McGill Banjo Club in 1896
Credit: McCord Museum

Lord Aberdeen, the Governor General, was in attendance, along with several dignitaries, including the presidents of Harvard and the University of Toronto, Ontario’s education minister, and the leader of the Liberal Party of Canada, Wilfrid Laurier, BCL 1866, who would make history later that year when he became Canada’s first francophone prime minister. The menu for the multi-course meal included oysters, roast turkey, partridge with bread sauce, and English plum pudding. A bugle call announced when the feasting was done, and the partying carried on until midnight.

William Peterson had become McGill’s new principal the year before. One of his first acts was to revamp McGill’s language requirements. Students no longer had to study both Greek and Latin for two years at the University – they could take one or the other. He continued the efforts begun by his predecessor Sir William Dawson in establishing McGill as an internationally recognized centre of scientific research. Within two years, physicist Ernest Rutherford would accept a position at the University that put him on the path towards his Nobel Prize.

Redpath Library in 1893

The Redpath Library and the Macdonald Physics and Engineering Buildings all opened in 1893, along with the Royal Victoria Hospital (McGill medical professor Thomas Roddick was the hospital’s first surgeon-in-chief). McGill’s Department of Architecture (later to become a school) was created in 1896.
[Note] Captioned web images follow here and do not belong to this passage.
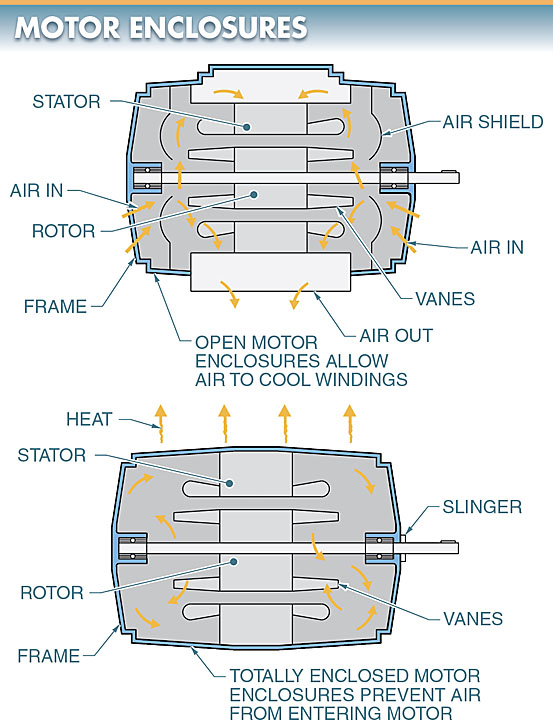 electric motor enclosure layout diagram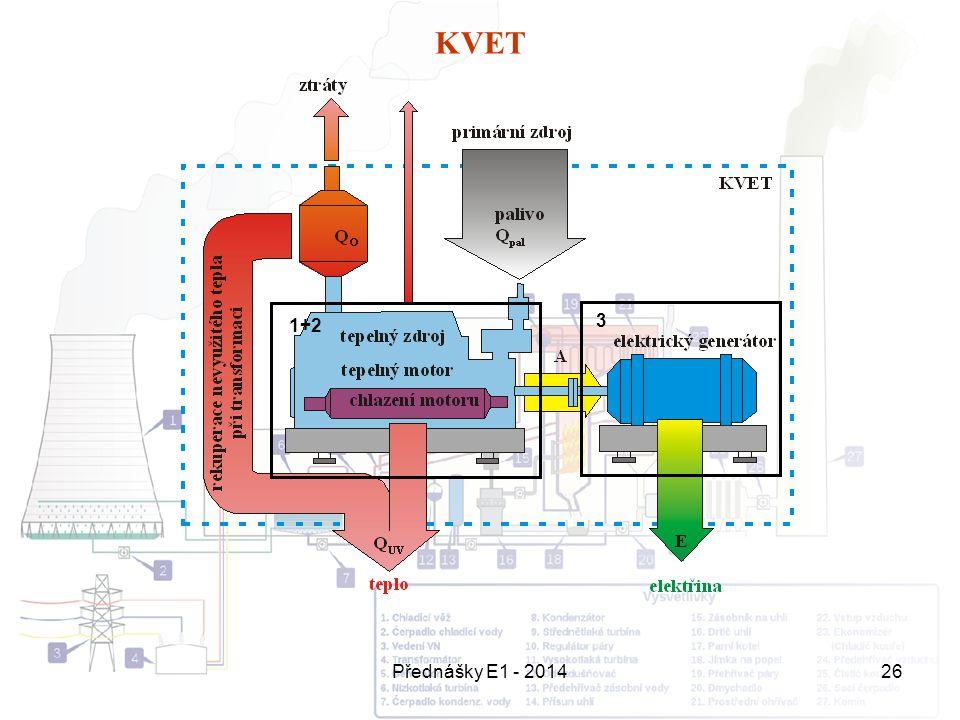 KVET 1+2 3 Přednášky E1 - 2014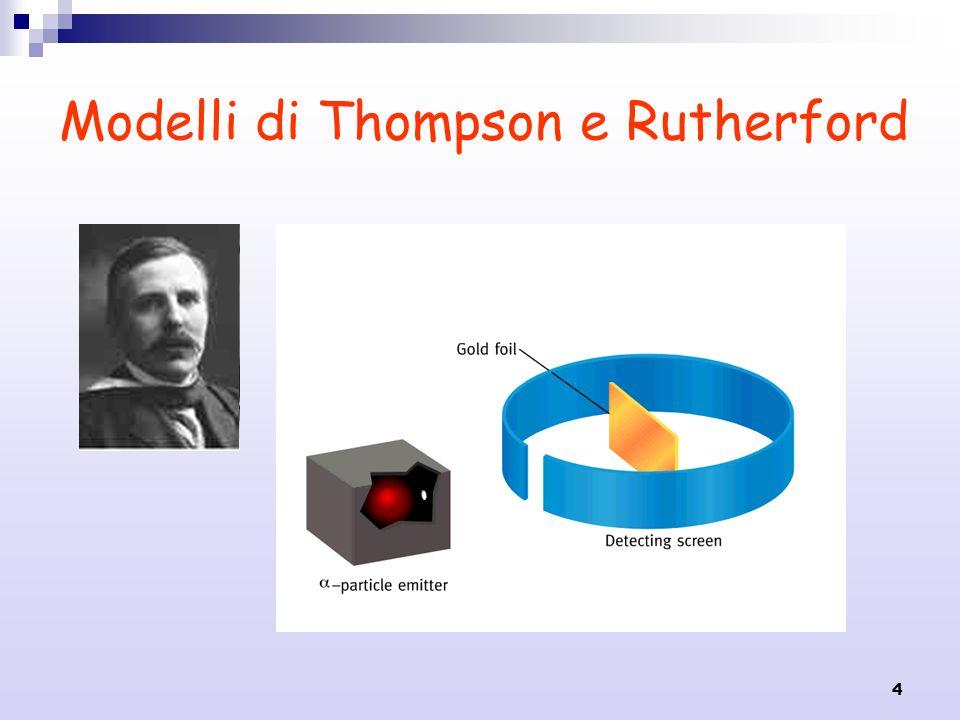 4 Modelli di Thompson e Rutherford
James Ogilvy & Sons (now Holt Renfrew Ogilvy) and Hamilton’s department store joined Morgan’s (now Hudson’s Bay) along Sainte-Catherine, as the downtown street replaced Old Montreal to become the city’s new main shopping district.
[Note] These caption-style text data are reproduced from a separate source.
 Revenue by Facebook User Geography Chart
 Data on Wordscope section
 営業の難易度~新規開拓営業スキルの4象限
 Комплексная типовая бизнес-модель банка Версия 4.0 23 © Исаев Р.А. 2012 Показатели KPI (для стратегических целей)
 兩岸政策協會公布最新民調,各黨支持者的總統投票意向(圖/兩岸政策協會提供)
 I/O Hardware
Students playing hockey on campus was a familiar sight in the winter, and women (wearing long skirts) began playing the sport at McGill in 1896. Montreal’s horse-drawn streetcars were retired in 1894 to make way for the city’s new electric streetcars.

Puccini’s La bohème premiered in Turin, Queen Victoria became the longest-reigning monarch in British history, and the first modern Olympics took place in Athens. John Cox, McGill’s Macdonald Professor of Physics, was the lead author of a groundbreaking paper that demonstrated the medical potential of an exciting new technology discovered in 1895 – X-rays. Cox had used an X-ray image to help doctors find an elusive bullet lodged in a patient’s leg.